E a terceira é que o último livro de Krauss — oitavo num currículo que inclui o super-vendido, no ano passado, La física de Star Trek — é seguramente a melhor explicação da cosmologia moderna para o leitor comum disponível no mercado. Krauss é um divulgador de ciência fantástico, rápido, transparente e penetrante, e a sua escrita está cheia de chama e digressões anedóticas, com um sedutor sentido de humor. Um dia virá em que toda a espécie humana será assim.
Há poucas aventuras intelectuais tão cativantes como a cosmologia do século passado, em que ainda continuamos imersos. Em princípios do século XX, segundo a sabedoria convencional, a nossa galáxia, a Via Láctea, ocupava a totalidade de um universo estático e imanente; hoje sabemos que é apenas uma entre os 400.000 milhões de galáxias que povoam o universo observável. Um universo que, para cúmulo, parece absorto numa expansão acelerada que só pode conduzir à sua morte, não já térmica, mas por falta de substância.
Parecemos viver, por outro lado, num período privilegiado da história do cosmos. Num futuro longínquo, devido à expansão acelerada de tudo quanto existe, cada galáxia parecerá estar isolada: parecerá, de facto, ser a única galáxia do universo, como acreditávamos na Via Láctea em princípios do século XX. A expansão será tal que qualquer outra galáxia ficará fora de qualquer observação e qualquer interação permitida pela relatividade de Einstein, que fixa um limite máximo para a velocidade da luz e qualquer outra coisa.
Os astrónomos do futuro serão muito mais ignorantes do que os nossos, em flagrante contradição com qualquer ideia intuitiva de progresso. Como Krauss diz, “vivemos num tempo muito especial, o único tempo em que a observação permite verificar que… vivemos num tempo especial”. Trata-se de um paradoxo antrópico, um termo quase cabalístico usado pelos físicos para se referirem aos possíveis vieses que pode introduzir nos nossos modelos do mundo o simples facto de nós estarmos a observar.
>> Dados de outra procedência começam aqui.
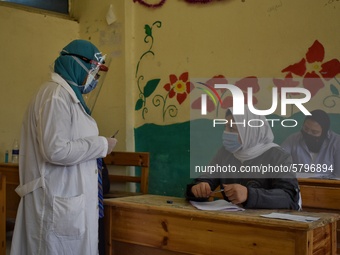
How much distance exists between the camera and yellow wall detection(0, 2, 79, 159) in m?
4.02

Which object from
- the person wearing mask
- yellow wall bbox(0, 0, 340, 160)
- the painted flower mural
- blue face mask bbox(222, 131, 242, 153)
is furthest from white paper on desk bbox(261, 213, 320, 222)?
the painted flower mural

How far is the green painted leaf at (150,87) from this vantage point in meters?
4.18

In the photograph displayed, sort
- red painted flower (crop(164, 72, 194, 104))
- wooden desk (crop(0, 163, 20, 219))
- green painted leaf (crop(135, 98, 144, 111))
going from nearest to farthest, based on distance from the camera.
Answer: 1. wooden desk (crop(0, 163, 20, 219))
2. red painted flower (crop(164, 72, 194, 104))
3. green painted leaf (crop(135, 98, 144, 111))

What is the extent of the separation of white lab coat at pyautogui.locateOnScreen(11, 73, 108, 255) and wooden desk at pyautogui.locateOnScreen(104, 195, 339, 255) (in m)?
0.13

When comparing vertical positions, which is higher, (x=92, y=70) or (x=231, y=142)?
(x=92, y=70)

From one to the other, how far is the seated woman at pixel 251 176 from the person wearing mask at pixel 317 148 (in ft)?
2.79

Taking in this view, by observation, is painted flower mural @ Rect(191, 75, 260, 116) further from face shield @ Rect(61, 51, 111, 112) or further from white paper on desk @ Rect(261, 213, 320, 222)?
white paper on desk @ Rect(261, 213, 320, 222)

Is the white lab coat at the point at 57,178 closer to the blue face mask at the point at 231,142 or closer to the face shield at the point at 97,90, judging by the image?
the face shield at the point at 97,90

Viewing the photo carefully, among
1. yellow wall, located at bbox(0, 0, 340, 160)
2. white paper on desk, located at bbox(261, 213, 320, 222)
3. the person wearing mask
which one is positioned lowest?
white paper on desk, located at bbox(261, 213, 320, 222)

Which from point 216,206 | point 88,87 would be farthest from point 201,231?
point 88,87

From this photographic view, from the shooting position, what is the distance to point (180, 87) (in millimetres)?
4020

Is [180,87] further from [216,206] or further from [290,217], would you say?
[290,217]

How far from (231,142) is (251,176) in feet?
0.80

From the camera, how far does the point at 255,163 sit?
235cm
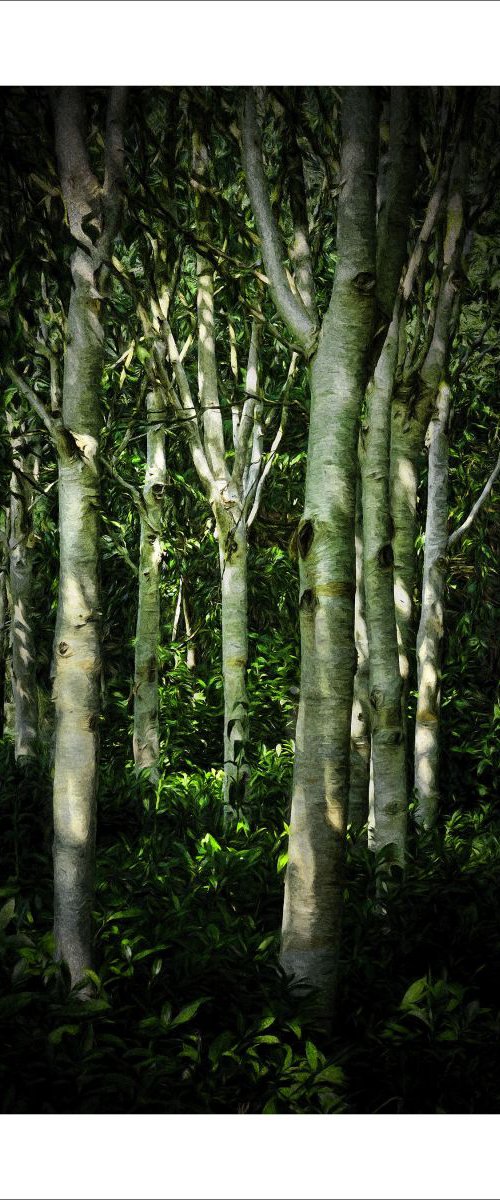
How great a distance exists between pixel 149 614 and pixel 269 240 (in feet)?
15.5

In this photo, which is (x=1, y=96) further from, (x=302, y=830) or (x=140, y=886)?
(x=140, y=886)

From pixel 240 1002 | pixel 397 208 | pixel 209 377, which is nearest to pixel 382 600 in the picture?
pixel 397 208

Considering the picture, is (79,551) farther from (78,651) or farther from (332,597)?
(332,597)

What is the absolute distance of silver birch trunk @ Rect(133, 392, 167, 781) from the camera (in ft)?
27.5

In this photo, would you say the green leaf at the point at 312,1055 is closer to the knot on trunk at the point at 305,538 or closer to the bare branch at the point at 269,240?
the knot on trunk at the point at 305,538

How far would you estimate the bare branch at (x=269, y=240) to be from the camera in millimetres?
3971

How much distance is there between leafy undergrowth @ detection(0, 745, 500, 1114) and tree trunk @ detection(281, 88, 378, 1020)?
27 cm

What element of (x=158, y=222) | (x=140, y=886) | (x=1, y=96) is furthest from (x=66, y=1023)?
(x=158, y=222)

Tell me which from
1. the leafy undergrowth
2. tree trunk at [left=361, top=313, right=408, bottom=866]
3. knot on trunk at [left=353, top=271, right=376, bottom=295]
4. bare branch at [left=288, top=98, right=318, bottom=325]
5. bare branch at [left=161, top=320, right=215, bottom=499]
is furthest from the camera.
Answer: bare branch at [left=161, top=320, right=215, bottom=499]

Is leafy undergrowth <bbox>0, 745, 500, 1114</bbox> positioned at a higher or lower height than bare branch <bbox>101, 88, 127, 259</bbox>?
lower

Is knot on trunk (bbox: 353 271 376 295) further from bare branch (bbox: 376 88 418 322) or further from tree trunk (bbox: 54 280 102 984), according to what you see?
tree trunk (bbox: 54 280 102 984)

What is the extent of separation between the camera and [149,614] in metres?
8.43

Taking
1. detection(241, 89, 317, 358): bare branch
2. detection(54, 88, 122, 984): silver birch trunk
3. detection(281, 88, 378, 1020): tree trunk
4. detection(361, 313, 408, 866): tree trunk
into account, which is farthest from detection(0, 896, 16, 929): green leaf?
detection(241, 89, 317, 358): bare branch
O mero facto de vivermos no tipo de universo que nos permite que vivamos, se me é permitido o gongorismo.
Un universo de la nada expõe magistralmente os imensos avanços na nossa compreensão do mundo que se fizeram nos últimos cem anos da cosmologia. Desde a grande contribuição de Einstein, com a sua teoria do tempo, do espaço e da matéria (a relatividade geral), passando por Henrietta Swan Leavitt, a mulher que converteu as cefeidas numa fita métrica para medir o cosmos; o astrónomo e ex-advogado Edwin Hubble, que demonstrou a expansão do Universo através do seu telescópio e utilizando a teoria de Henrietta, e o físico teórico e sacerdote Georges Lemaître, que leu o Big Bang nas equações de Einstein e é sem dúvida um dos dois grandes sacerdotes da história da ciência, com o fundador da genética, Gregor Mendel.
O título desta resenha é o subtítulo do livro de Krauss, e também a sua coluna vertebral: Por que há algo em vez de nada? Uma pergunta milenar e, segundo o autor, o último reduto dos teólogos e outros pensadores crentes. Mesmo que a ciência consiga explicar as leis que regem o comportamento da natureza e do ser humano dentro dela, sustenta esta corrente teológica, jamais poderá responder a essa última das questões. Por que há algo em vez de nada?
Apontado à cabeça, Un universo de la nada propõe-se nada menos do que responder a essa última das perguntas. Não lhe vou estragar o final: leia o livro.